● **PROMPT**:
Please print each entry below exactly as it stands, but without any pictures.

(Stored data)
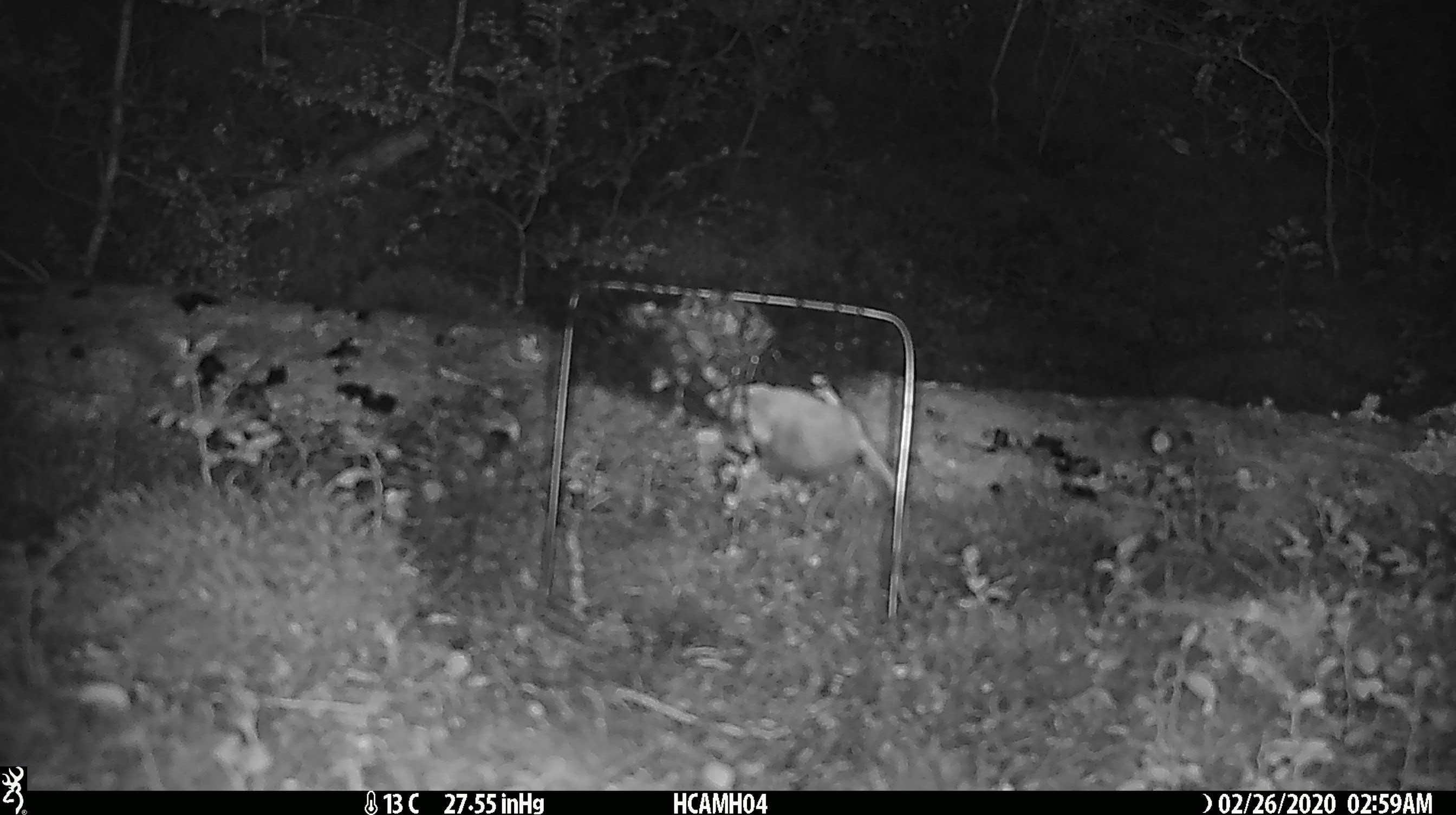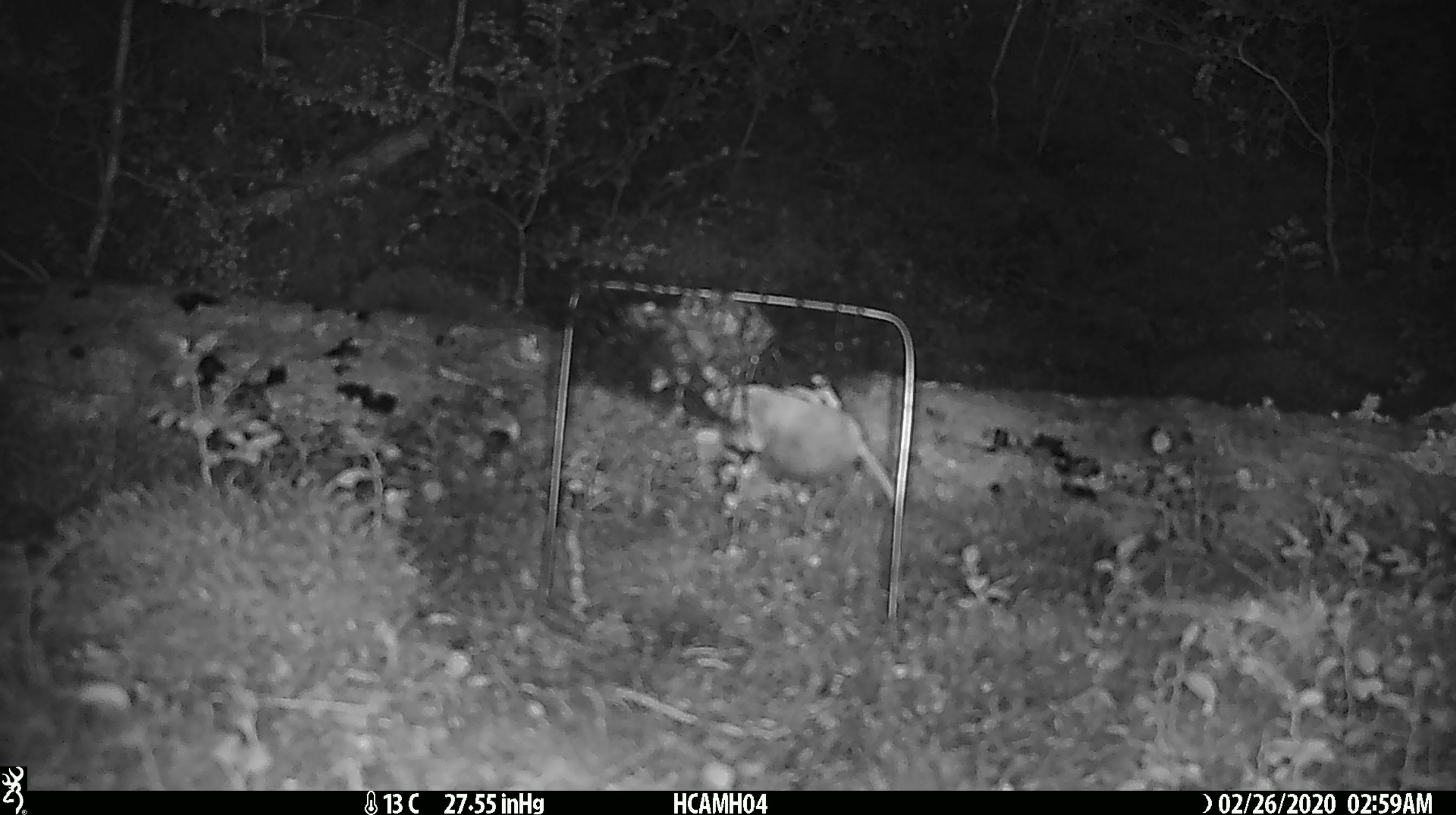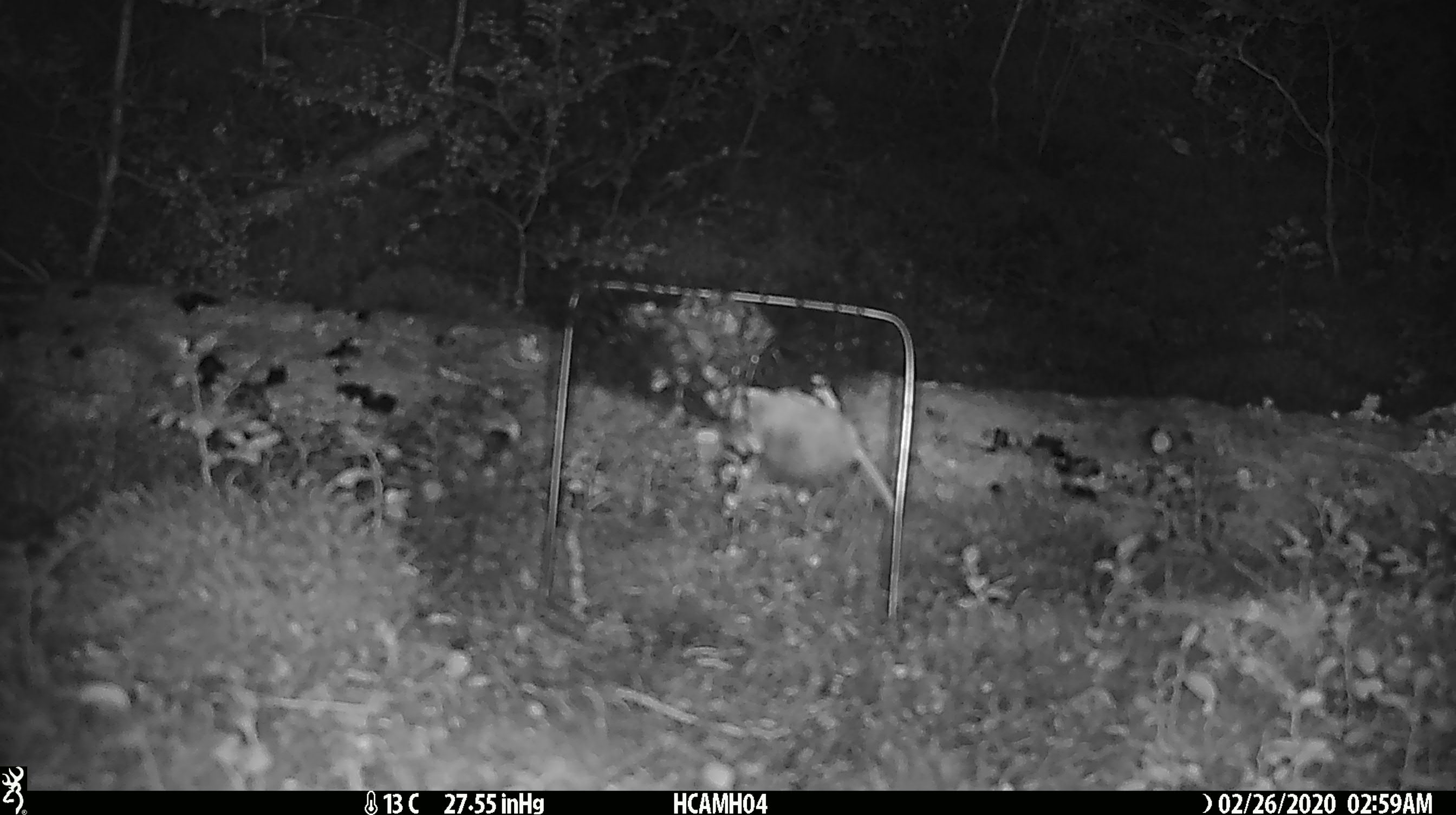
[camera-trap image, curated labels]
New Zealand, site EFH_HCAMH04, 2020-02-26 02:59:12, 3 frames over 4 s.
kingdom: Animalia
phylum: Chordata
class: Mammalia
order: Rodentia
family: Muridae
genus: Mus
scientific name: Mus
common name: mouse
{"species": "mouse (Mus)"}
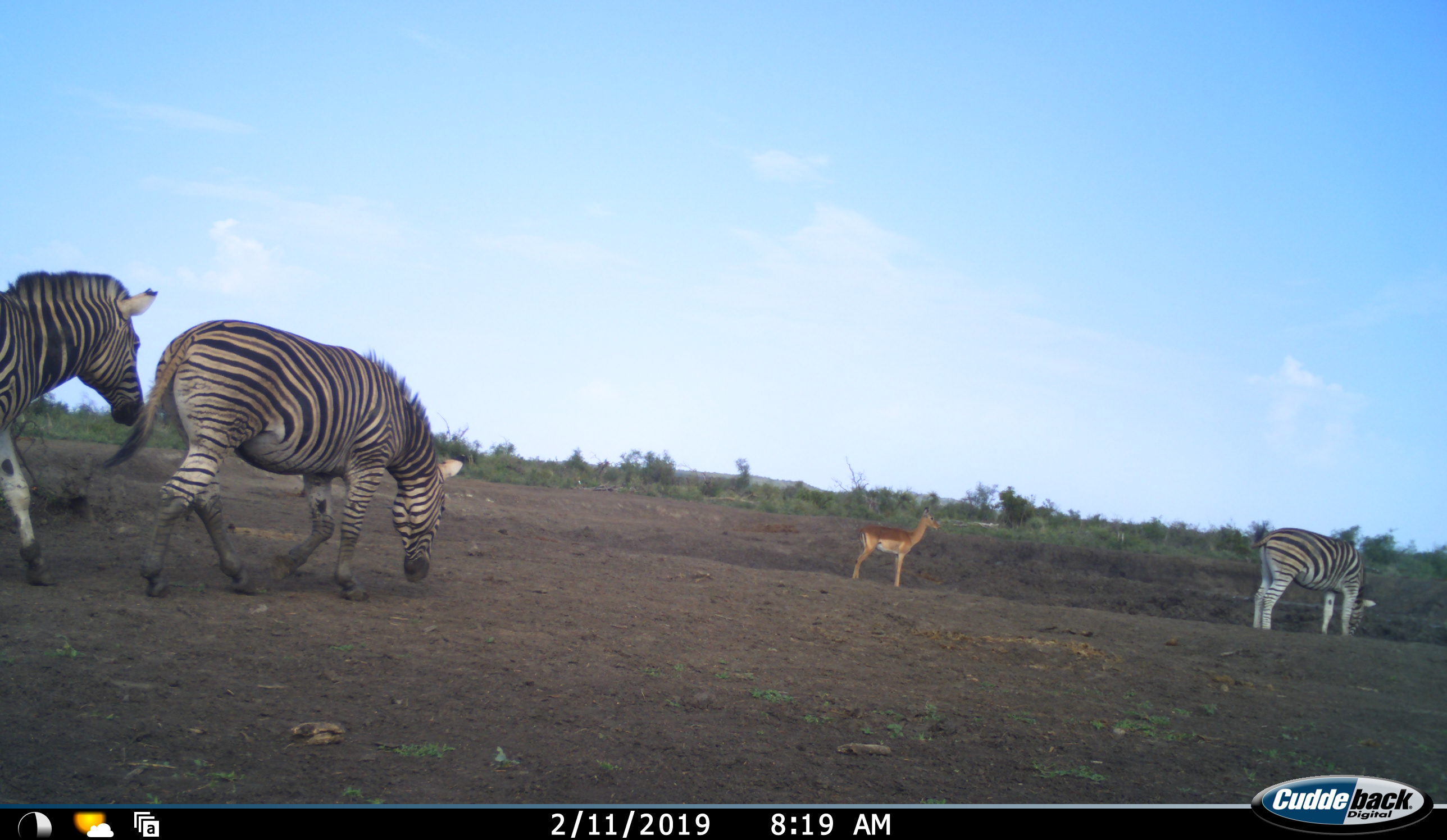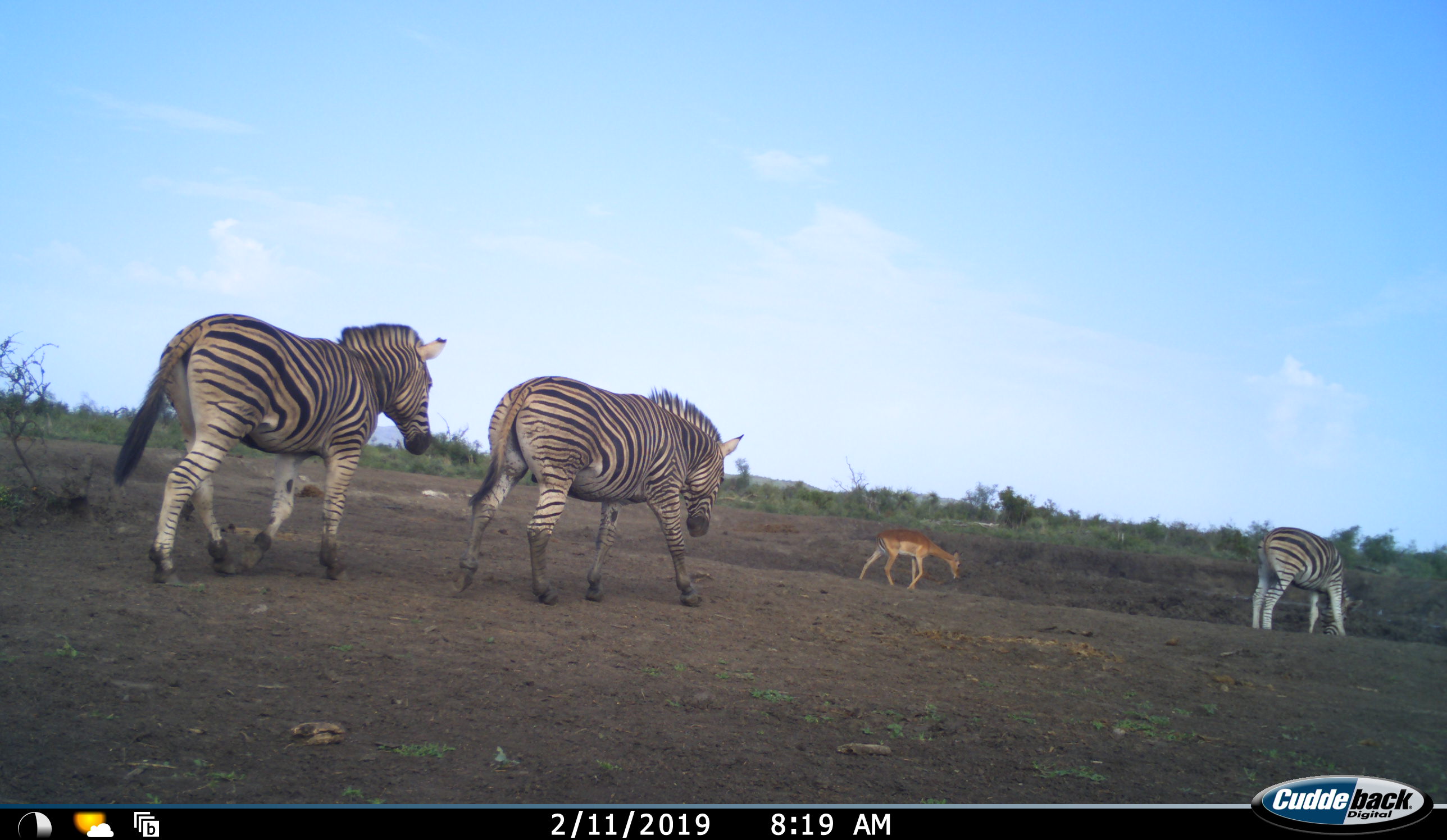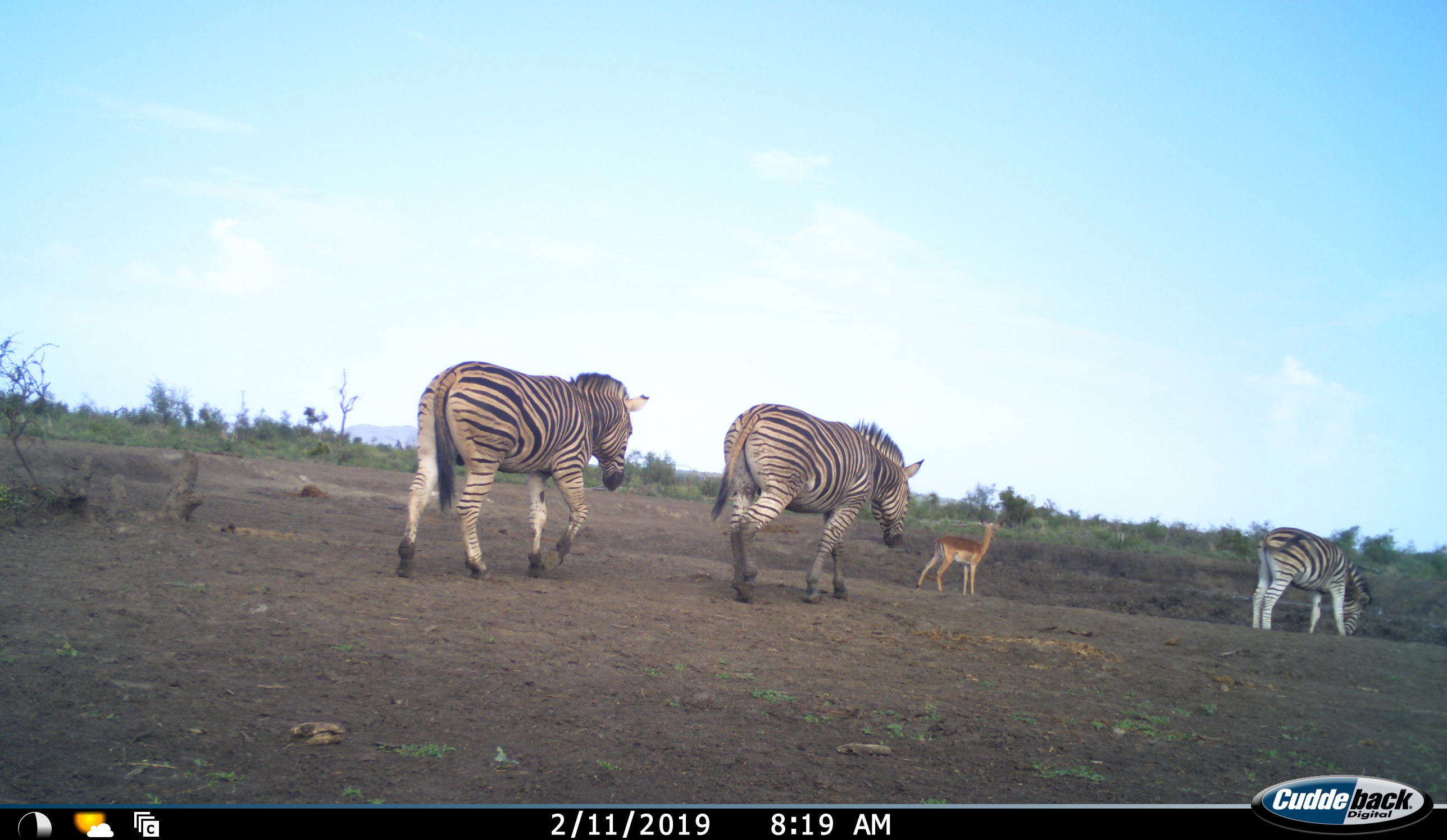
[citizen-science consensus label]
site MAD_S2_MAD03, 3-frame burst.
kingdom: Animalia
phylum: Chordata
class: Mammalia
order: Artiodactyla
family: Bovidae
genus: Aepyceros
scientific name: Aepyceros melampus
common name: impala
Impala (Aepyceros melampus), count 1. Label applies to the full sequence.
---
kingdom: Animalia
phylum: Chordata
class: Mammalia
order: Perissodactyla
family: Equidae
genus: Equus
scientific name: Equus quagga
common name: plains zebra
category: zebraplains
Zebraplains (plains zebra) (Equus quagga), count 3. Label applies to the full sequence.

● **SOLUTION FOR THIS TASK**:
[camera-trap image, curated labels]
New Zealand, site EFH_HCAMH04, 2020-02-26 02:59:12, 3 frames over 4 s.
kingdom: Animalia
phylum: Chordata
class: Mammalia
order: Rodentia
family: Muridae
genus: Mus
scientific name: Mus
common name: mouse
{"species": "mouse (Mus)"}
[citizen-science consensus label]
site MAD_S2_MAD03, 3-frame burst.
kingdom: Animalia
phylum: Chordata
class: Mammalia
order: Artiodactyla
family: Bovidae
genus: Aepyceros
scientific name: Aepyceros melampus
common name: impala
Impala (Aepyceros melampus), count 1. Label applies to the full sequence.
---
kingdom: Animalia
phylum: Chordata
class: Mammalia
order: Perissodactyla
family: Equidae
genus: Equus
scientific name: Equus quagga
common name: plains zebra
category: zebraplains
Zebraplains (plains zebra) (Equus quagga), count 3. Label applies to the full sequence.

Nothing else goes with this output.